This geocache is part of the Gold Country GeoTour – The Prequel: Be A Guest. This GeoTour focuses on a step back in time to learn about before the Gold Rush ensued: languages of the region’s culturally diverse families, handed down traditions such as recipes, flora and fauna, historic sites of significance, and points of interest. These stories will help preserve the oral languages and traditions of the region as well as assist in educating visitors and locals alike to the cultural diversity and environmental sensitivity of the region.
The Harmony Bell
Theme: Site of Significance
Project Spearheaded by: Marina Papais and Dan Collet
The Harmony Bell is a reconciliation piece led by Dan Collett and Marina Papais, with the help of different community groups.

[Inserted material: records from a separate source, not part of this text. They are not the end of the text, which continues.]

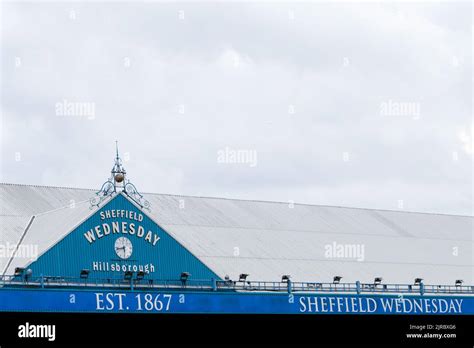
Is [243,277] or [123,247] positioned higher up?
[123,247]

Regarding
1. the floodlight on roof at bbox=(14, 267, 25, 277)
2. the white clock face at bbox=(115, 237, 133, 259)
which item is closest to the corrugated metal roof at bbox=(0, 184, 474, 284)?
the white clock face at bbox=(115, 237, 133, 259)

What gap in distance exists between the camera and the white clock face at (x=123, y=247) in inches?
1662

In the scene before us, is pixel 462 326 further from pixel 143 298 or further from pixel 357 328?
pixel 143 298

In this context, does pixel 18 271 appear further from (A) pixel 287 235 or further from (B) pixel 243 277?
(A) pixel 287 235

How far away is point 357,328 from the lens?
45969mm

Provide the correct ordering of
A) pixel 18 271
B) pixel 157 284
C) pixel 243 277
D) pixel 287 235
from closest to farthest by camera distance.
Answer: pixel 18 271
pixel 157 284
pixel 243 277
pixel 287 235

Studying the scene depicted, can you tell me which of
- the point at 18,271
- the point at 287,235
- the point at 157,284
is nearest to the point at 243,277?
the point at 157,284

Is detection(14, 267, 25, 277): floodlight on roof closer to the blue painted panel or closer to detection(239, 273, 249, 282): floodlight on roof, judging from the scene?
the blue painted panel

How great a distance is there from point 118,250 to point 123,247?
0.28 metres

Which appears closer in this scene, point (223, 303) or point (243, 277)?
point (223, 303)

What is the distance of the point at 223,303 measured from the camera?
135ft

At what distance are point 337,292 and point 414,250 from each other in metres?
16.7

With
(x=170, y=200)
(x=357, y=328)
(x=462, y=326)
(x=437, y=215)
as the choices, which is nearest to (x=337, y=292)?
(x=357, y=328)

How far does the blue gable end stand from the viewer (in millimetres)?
41062
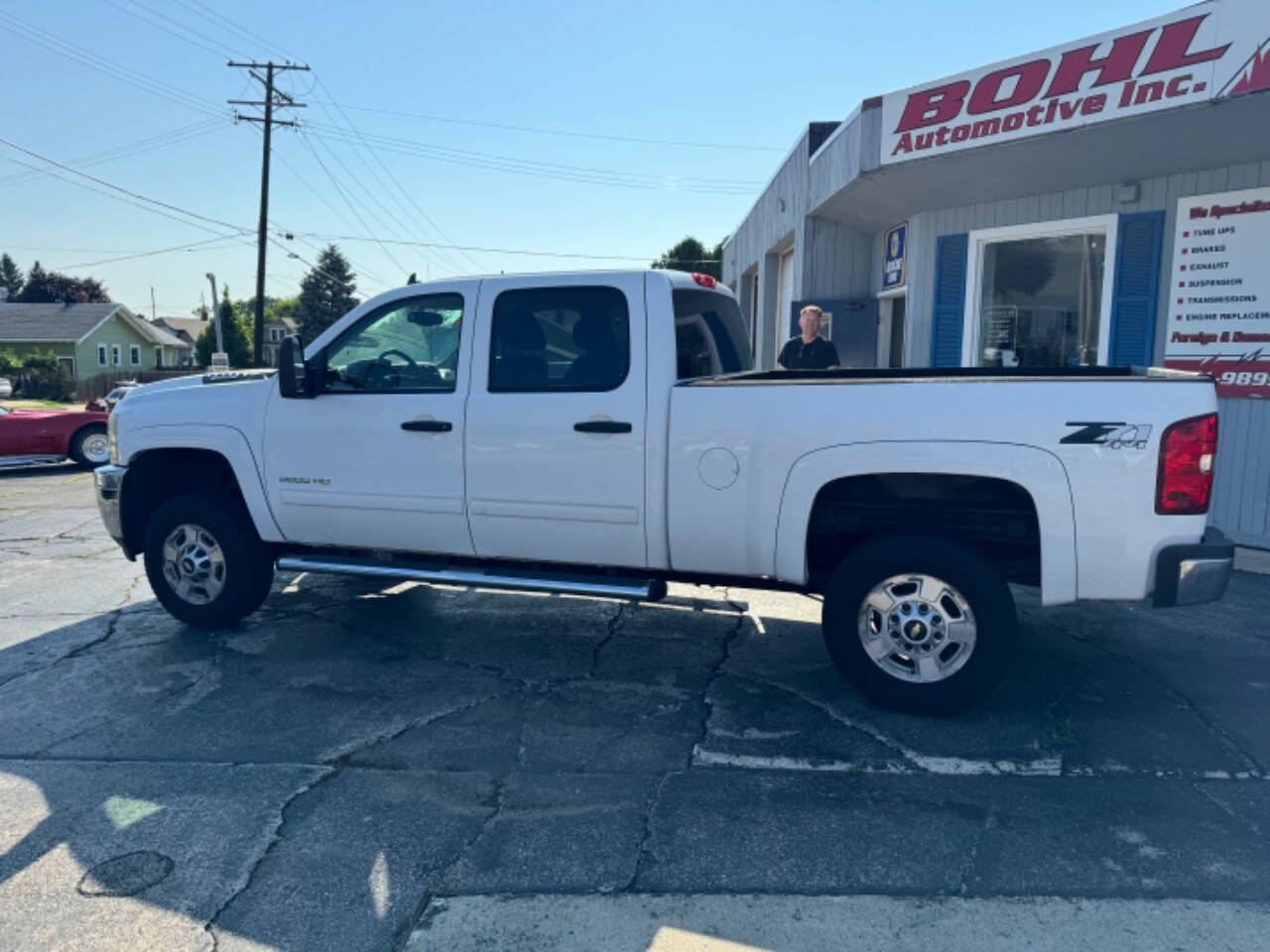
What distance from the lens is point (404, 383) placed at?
524 centimetres

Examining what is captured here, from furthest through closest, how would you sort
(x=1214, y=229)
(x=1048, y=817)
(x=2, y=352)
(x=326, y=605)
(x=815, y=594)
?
(x=2, y=352)
(x=1214, y=229)
(x=326, y=605)
(x=815, y=594)
(x=1048, y=817)

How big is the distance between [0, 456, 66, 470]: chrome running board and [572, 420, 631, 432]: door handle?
1322cm

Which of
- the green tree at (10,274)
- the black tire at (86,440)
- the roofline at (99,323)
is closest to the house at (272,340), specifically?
the black tire at (86,440)

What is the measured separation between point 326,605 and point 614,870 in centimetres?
396

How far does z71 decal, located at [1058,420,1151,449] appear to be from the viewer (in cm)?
389

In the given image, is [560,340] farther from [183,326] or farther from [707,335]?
[183,326]

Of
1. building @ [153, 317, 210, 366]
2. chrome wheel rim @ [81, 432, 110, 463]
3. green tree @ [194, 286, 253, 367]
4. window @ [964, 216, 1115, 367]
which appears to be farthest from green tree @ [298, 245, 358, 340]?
window @ [964, 216, 1115, 367]

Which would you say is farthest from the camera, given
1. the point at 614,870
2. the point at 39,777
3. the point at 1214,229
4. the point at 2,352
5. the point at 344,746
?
the point at 2,352

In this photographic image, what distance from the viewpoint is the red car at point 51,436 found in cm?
1415

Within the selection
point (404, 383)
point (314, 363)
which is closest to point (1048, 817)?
point (404, 383)

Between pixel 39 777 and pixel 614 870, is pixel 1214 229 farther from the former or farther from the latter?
pixel 39 777

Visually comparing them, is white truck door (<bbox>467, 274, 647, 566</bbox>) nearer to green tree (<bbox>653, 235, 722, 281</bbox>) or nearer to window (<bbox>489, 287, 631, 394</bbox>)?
window (<bbox>489, 287, 631, 394</bbox>)

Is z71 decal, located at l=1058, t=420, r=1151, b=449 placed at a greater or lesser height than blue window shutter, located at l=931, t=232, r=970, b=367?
lesser

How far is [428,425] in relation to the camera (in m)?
5.05
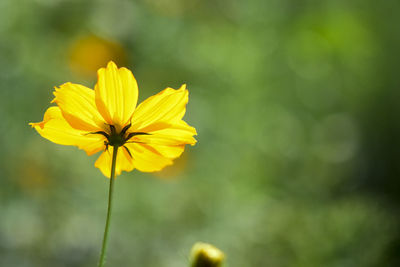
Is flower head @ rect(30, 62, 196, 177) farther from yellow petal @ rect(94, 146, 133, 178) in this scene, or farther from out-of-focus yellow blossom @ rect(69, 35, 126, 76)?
out-of-focus yellow blossom @ rect(69, 35, 126, 76)

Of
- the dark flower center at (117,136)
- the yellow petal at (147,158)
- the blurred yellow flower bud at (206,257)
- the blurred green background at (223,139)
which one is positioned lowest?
the blurred yellow flower bud at (206,257)

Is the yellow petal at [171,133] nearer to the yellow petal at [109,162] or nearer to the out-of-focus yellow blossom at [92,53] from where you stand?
the yellow petal at [109,162]

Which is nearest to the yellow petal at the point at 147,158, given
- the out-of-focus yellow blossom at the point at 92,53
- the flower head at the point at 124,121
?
the flower head at the point at 124,121

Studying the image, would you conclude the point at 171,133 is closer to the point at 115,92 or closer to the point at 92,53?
the point at 115,92

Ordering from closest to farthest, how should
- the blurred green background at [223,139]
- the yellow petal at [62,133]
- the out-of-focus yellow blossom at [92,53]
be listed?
the yellow petal at [62,133] < the blurred green background at [223,139] < the out-of-focus yellow blossom at [92,53]

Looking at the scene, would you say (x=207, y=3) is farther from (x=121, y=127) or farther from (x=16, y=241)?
(x=121, y=127)

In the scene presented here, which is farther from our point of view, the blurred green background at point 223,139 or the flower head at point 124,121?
the blurred green background at point 223,139

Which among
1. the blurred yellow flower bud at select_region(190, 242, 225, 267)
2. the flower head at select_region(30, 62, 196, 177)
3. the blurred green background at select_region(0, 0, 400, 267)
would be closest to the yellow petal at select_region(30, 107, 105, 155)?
the flower head at select_region(30, 62, 196, 177)
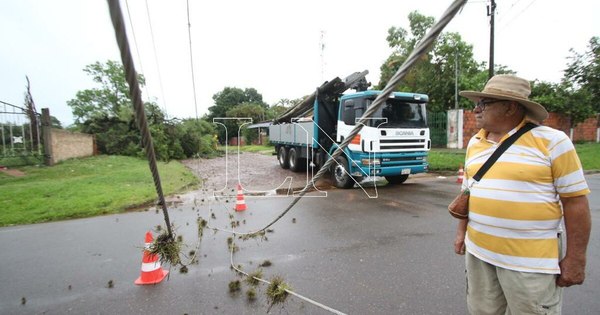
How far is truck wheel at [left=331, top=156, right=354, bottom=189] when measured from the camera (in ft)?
27.7

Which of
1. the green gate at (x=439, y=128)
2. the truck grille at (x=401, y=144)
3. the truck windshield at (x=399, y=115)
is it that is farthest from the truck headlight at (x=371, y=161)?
the green gate at (x=439, y=128)

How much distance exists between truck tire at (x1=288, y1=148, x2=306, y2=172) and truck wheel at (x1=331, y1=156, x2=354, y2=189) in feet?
10.9

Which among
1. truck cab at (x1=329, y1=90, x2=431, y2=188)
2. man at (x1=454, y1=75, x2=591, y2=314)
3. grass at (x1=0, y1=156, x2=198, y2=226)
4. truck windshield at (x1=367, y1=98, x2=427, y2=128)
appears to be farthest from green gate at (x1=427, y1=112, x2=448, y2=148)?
man at (x1=454, y1=75, x2=591, y2=314)

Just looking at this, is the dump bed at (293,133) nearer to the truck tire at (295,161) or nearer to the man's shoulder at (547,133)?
the truck tire at (295,161)

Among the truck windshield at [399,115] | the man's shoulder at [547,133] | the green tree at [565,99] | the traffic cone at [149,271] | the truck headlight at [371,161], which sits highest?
the green tree at [565,99]

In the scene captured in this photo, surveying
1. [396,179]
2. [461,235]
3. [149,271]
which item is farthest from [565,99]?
[149,271]

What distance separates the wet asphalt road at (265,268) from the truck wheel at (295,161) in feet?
19.6

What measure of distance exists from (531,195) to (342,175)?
7.00m

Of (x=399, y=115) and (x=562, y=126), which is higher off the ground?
(x=562, y=126)

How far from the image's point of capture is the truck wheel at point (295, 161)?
1226cm

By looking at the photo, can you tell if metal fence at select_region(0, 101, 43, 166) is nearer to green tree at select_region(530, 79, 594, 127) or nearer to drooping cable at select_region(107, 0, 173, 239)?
drooping cable at select_region(107, 0, 173, 239)

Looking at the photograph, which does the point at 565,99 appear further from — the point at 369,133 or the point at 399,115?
the point at 369,133

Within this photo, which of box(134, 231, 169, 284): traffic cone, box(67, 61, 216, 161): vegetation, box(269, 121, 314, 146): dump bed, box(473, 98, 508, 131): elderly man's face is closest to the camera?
box(473, 98, 508, 131): elderly man's face

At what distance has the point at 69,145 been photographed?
14.5 m
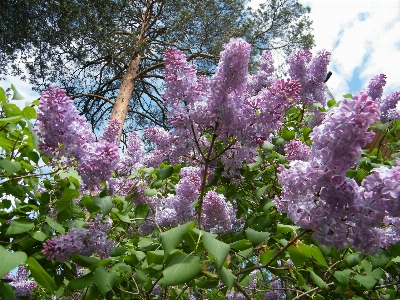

Combined efforts from Ashcroft Rotary, The Village of Ashcroft, Ashcroft Lions, with funding from New Pathways to Gold enabled the creation of the 21' tall Harmony Bell. The Harmony Bell project was completed 2018.
Wander through the beautifully landscaped Heritage Park to the south end in Ashcroft, BC and you will discover the Harmony Bell. The Harmony Bell is a beautiful sight that cannot be missed while visiting Heritage Park. A brilliant four-sided mosaic piece encloses a bell that can be rung anytime for world peace. The meaning behind each side is an artistic statement regarding the history of Ashcroft. The four main cultures represented in the Harmony Bell are Aboriginal, Chinese, Japanese, and the European Canadian Settlers. This bell was designed to represent the four main cultures that reside in and helped to build the community now known as Ashcroft, BC, and their history. It became a study of modest beginnings, integration, love, and acceptance of differences when the families of the four cultural group were asked to submit family photographs. Not only does this art installation celebrate the history of the Indigenous peoples in Ashcroft, but it also showcases how the indigenous culture eventually came to mingle with the other cultures usually through marriage.
The Native American side of the Harmony Bell tells the story of the first peoples to live in Ashcroft. The Nlaka’pamux were recognized as original peoples and Mariana’s artwork of the Indigenous families who helped shape Ashcroft into what it is today was forever memorialized. The artwork includes not only the peoples since the time out of mind, but also present day and instills hope for the future. The Chinese side represents the workers who came to build the Canadian Pacific Railway. The Japanese side is a cherry blossom which conveys the Japanese internment camps that were in Ashcroft during World War II. Lastly, the European side of the Harmony Bell is a Celtic design which pays homage to the early settlers who came to Ashcroft.
The Harmony Bell is not only a beautiful work of art, but it is also a powerful symbol of reconciliation, and acts as a catalyst to encourage people to reflect on what harmony between cultures means. Ashcroft, BC is located on the unseeded territory of the Nlaka’pamux, and the Indigenous people still hunt, gather and fish the same areas since time immemorial. The Harmony Bell is a way of acknowledging the first people of this land, and it can be rung at anytime for world peace.